_Requirement A_
From the Beija Cachaça text, list every number written in digits, and say what each one refers to.
_Requirement B_
Pick up the Beija Cachaça text after its last sentence and carry it on.

** START Document excerpt **

Beija Cachaça is a Brazilian cachaça, imported exclusively by Beija Corp, and produced in their facilities outside Sao Paulo, Brazil. Beija is an 80 proof, clear artisan cachaça that is distilled in Brazil. Beija was granted status as 'The World's First Virgin Cane Rum' by the Alcohol and Tobacco Tax and Trade Bureau in the summer of 2007.

The sugarcane used to create Beija is hand-harvested, pressed and enters distillation within at most 10 hours from the time it was harvested. The product is distilled a single time in small batches and is not aged in wooden barrels of any kind.

Origin of name
The name Beija is a conjugation of the Portuguese verb Beijar, meaning ‘to kiss’. Beija translates to English as ‘She Kisses’.

** END Document excerpt **
** START Data provided **

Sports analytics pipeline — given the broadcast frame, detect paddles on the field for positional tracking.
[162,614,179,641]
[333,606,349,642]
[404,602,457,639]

** END Data provided **

_Written response A_
- 80: the proof of Beija
- 2007: the year, in summer, when Beija was granted status as 'The World's First Virgin Cane Rum'
- 10: the most hours that can pass between harvesting the sugarcane and the start of distillation

_Written response B_
History
Beija Cachaça was launched in January 2008 by Kevin Beardsley and Steve Diforio.

Distillation
Beija Cachaça is a handcrafted blend of un-aged artisanal cachaças. Sourced from Minas Gerais and São Paulo, Beija's sugarcane is hand harvested, single pressed, and enters distillation on the same day, ensuring cachaça in the purest form.

Awards
 “Outstanding – 92 Points”  by Tasting Panel Magazine 
 Best in Class at the 2009 New York Spirits Awards, 
 Gold Medal at the 2008 International Rum Festival.

References

 Beija Cachaça

External links
 Official website
 "Rum Raisin", Boston Globe
 Beija Cachaca review- Liquor Snob
 Chillin' like a Brazilian, "Weekly Dig"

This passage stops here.